Pressing the rg-menu prefix key will popup the menu where command line flags can be selected before triggering the wanted search function. The menu can be customized via the transient API as usual. This package contains some shortcuts to directly add a new command to the menu when defining the command via the rg-define-search macro.

(rg-define-search rg-word
  :format literal
  :flags ("--word-regexp")
  :menu ("Custom" "w" "Word"))

The :menu keyword in the above invocation will trigger insertion of a new menu item bound to key w with description Word. The new menu item will be put under the Custom group. This group is not available in the original menu so it will be created.

The menu can be triggered from the results buffer with the m key. The commands in the menu differs, depending on from where it’s triggered but the available options are the same. The menu does not show all options by default.

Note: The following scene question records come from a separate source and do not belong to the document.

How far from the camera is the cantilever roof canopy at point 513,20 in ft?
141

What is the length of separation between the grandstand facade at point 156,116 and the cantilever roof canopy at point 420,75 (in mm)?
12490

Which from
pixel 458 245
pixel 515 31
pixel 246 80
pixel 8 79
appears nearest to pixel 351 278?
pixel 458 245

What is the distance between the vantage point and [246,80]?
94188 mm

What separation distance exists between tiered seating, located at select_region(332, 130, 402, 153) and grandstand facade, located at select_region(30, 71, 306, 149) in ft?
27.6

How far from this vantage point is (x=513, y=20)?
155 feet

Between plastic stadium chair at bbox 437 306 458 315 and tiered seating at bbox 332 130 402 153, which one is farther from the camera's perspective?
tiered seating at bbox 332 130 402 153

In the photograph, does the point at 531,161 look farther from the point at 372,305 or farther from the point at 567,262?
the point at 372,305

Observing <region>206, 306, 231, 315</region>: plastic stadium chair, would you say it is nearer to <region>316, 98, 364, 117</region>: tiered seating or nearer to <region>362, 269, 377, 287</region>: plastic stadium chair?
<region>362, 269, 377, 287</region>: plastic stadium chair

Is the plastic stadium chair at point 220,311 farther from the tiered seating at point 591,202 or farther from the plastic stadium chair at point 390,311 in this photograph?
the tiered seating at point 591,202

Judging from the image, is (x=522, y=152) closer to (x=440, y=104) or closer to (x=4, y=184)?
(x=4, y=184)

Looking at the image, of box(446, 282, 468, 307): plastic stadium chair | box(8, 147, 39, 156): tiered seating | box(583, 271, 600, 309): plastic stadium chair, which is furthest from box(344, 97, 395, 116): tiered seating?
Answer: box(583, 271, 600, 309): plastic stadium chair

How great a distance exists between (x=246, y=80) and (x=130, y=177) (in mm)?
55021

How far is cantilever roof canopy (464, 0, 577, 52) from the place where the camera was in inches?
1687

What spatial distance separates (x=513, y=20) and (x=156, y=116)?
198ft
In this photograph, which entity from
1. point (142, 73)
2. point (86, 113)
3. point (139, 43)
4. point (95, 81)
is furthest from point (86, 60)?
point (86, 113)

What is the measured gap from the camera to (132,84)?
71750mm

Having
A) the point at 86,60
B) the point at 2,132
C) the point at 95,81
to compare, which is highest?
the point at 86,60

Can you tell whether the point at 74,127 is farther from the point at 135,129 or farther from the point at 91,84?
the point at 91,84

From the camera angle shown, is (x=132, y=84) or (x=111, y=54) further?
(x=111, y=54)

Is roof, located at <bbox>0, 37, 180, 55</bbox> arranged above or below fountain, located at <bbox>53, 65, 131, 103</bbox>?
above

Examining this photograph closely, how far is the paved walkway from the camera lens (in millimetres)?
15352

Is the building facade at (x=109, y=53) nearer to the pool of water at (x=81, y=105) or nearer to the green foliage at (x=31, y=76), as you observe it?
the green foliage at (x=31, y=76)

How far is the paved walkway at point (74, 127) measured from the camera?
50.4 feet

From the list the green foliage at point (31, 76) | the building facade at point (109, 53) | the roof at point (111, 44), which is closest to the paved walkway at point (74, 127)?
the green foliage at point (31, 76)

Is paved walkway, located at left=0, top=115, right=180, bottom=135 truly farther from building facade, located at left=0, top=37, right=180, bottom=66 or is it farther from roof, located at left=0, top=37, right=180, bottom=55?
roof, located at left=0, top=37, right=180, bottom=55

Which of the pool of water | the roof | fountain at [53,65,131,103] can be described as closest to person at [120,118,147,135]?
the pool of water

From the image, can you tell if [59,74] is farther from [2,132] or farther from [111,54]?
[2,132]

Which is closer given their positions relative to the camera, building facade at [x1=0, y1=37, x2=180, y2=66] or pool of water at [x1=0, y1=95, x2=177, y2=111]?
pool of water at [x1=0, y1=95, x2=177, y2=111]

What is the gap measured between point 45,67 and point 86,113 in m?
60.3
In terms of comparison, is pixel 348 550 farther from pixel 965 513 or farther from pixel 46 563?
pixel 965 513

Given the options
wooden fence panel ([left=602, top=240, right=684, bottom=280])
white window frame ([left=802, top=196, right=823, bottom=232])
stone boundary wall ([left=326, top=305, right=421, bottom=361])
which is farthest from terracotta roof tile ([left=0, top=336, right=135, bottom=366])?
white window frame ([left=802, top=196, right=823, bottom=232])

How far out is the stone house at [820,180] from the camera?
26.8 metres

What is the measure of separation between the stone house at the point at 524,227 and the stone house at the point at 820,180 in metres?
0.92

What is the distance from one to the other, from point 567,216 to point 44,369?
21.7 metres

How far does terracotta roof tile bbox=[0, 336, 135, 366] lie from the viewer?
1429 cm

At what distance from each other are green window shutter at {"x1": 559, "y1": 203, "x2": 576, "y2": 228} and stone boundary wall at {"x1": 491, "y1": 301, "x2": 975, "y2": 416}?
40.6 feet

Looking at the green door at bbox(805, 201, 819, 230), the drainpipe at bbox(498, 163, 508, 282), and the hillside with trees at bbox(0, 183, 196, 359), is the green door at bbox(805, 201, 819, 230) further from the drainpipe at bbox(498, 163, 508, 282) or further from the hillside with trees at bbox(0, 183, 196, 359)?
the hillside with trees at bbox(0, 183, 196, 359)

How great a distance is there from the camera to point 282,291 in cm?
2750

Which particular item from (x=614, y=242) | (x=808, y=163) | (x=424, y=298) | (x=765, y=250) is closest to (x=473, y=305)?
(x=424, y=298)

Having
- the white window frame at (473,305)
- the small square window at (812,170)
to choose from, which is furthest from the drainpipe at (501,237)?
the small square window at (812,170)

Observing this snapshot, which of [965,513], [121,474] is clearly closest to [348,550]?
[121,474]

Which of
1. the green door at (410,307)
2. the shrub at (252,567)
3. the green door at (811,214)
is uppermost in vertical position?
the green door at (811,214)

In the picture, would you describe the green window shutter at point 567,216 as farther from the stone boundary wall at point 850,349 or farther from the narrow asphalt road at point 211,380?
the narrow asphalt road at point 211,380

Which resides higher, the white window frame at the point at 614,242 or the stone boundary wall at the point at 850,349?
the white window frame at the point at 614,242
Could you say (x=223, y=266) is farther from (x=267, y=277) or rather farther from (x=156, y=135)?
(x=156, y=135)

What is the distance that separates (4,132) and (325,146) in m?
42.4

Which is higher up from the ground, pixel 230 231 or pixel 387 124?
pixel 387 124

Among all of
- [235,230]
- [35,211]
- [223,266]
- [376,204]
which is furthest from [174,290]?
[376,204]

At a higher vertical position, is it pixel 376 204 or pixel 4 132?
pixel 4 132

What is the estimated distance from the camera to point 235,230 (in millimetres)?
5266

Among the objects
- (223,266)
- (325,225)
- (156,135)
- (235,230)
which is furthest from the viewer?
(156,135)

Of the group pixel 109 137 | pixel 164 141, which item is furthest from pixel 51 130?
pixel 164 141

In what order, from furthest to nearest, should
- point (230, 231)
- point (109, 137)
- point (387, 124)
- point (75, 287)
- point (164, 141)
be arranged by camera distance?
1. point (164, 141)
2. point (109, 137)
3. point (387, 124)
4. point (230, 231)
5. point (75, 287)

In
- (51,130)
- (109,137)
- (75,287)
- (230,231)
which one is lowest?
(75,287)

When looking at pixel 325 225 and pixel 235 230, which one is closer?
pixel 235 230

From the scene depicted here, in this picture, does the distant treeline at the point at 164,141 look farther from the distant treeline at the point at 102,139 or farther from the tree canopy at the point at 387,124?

The visible options can be controlled by the transient suffix levels documented here. To modify what is enabled at the default level 4 press C-x l to enter edit mode when the menu is visible. Then select the option by pressing the key sequence that activates the option and choose the level 4 for that option. It’s also possible to use the transient edit mode for modifying the overall level of the menu to enable more options at once.

Results buffer

The results of a search is shown in the results buffer. This buffer displays search parameters, the full command line and the output of the ripgrep binary. It supports basic navigation between search results editing of the file contents directly from the search buffer and also modification of the current search. The results buffer is a modified compilation buffer and some key bindings and functionality is inherited from the parent and from grep mode.

History navigation

Each search result is stored in the search history, which is a per results buffer property. History can be navigated back and forward, the forward history is cleared when a new search is done.

C-c < (rg-back-history)

Navigate back in history.

C-c > (rg-forward-history)

Navigate forward in history.

Tip

The key bindings here are slightly inconvenient so invoking this via the menu by pressing m b and m w is more ergonomic.

Edit and apply (wgrep)

The results buffer supports inline editing via the wgrep package. This is setup automatically when rg is loaded.

e (wgrep-change-to-wgrep-mode)

Make the search results editable by enabling wgrep mode. When done press C-c C-c to commit your changes to the underlying files or C-c C-k to drop the changes.

Search management

The result buffer is named *rg* and rg reuse the same result buffer for new searches. If you want to store a search while continuing doing new searches there are two ways of doing that.

Save the search buffer by renaming it to a unique new name. This is available both outside and inside a result buffer. Outside of the result buffer it’s bound to C-c s s.

If you want to keep all search buffers until manually killed you can use this snippet in your init file.

(defadvice rg-run (before rg-run-before activate)
  (rg-save-search))
S (rg-save-search-as-name)

Save the search buffer and interactively give it a specific name. This is available both outside and inside a result buffer. Outside of the result buffer it’s bound to C-c s S.

The default buffer name can be customized with rg-buffer-name. This setting considers dir local variables and it’s even possible to use a function to get a really dynamic setup.

Having a lot of search buffers floating around can easily get messy. To help keeping this under control there is a search manager. The manager is simply a modified ibuffer that lists all the results buffers, shows some data about the searches and make it possible to kill of some unused etc.

L (rg-list-searches)

Open the search manager. This is available both in result buffer and globally bound to C-c s l.

C-c s k (rg-kill-saved-searches)

Kill all saved searches except for the one that matches rg-buffer-name. This is available both in result buffer and globally bound to C-c s k.

Warning

If you have a dynamic rg-buffer-name setup, only one buffer that matches your current criteria (dir locals or project for instance) will be kept. So be careful when killing saved searches to avoid losing important search results.